<<<<
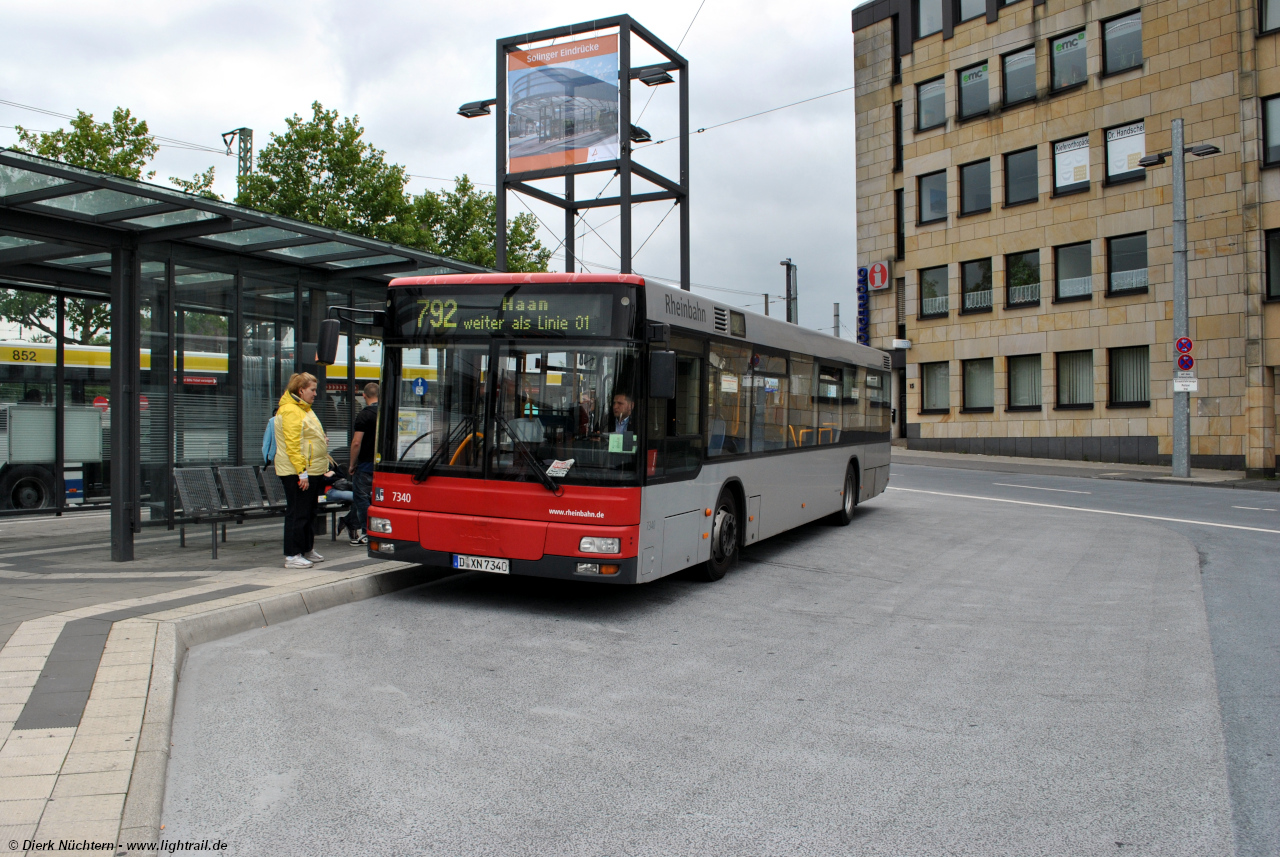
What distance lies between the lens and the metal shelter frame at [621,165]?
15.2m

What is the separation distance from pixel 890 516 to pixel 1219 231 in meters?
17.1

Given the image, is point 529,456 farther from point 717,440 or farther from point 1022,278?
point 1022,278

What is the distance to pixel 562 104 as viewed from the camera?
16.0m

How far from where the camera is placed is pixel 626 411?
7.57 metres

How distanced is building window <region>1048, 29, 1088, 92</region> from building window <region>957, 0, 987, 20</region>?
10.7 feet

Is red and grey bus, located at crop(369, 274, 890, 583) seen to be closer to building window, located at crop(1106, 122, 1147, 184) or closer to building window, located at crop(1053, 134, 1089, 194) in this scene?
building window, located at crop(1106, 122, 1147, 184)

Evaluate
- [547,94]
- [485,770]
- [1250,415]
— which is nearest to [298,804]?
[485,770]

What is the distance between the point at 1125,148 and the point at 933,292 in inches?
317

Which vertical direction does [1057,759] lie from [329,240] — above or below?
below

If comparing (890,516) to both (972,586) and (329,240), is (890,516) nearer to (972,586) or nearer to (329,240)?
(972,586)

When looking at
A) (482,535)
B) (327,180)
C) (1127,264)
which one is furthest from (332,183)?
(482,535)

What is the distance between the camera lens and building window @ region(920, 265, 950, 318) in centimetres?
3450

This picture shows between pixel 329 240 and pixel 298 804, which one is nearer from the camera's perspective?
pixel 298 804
>>>>
Return, word for word, the records from the line containing "What is the separation" through the end of the records.

#### [Task answer]
What is the separation distance from pixel 890 516 to pixel 1219 231 in meters?
17.1

Given the image, is point 529,456 farther from point 717,440 or farther from point 1022,278?
point 1022,278

What is the distance to pixel 562 104 as viewed from the camera?
16.0m

How far from where the camera is placed is pixel 626 411?
7.57 metres

How distanced is building window <region>1048, 29, 1088, 92</region> from building window <region>957, 0, 987, 20</region>?
10.7 feet

Is red and grey bus, located at crop(369, 274, 890, 583) seen to be closer to building window, located at crop(1106, 122, 1147, 184) or closer to building window, located at crop(1053, 134, 1089, 194) in this scene?
building window, located at crop(1106, 122, 1147, 184)

Evaluate
- [547,94]
- [485,770]
- [1250,415]
— which is nearest to [298,804]?
[485,770]

What is the distance between the point at 1125,148 and the point at 933,292 in inches?
317

Which vertical direction does [1057,759] lie from [329,240] — above or below?
below

If comparing (890,516) to both (972,586) and (329,240), is (890,516) nearer to (972,586) or nearer to (329,240)?
(972,586)

When looking at
A) (482,535)
B) (327,180)
C) (1127,264)
which one is furthest from (332,183)?
(482,535)

What is the distance between the camera lens and building window @ region(920, 265, 950, 318) in centimetres?
3450

This picture shows between pixel 329 240 and pixel 298 804, which one is nearer from the camera's perspective?
pixel 298 804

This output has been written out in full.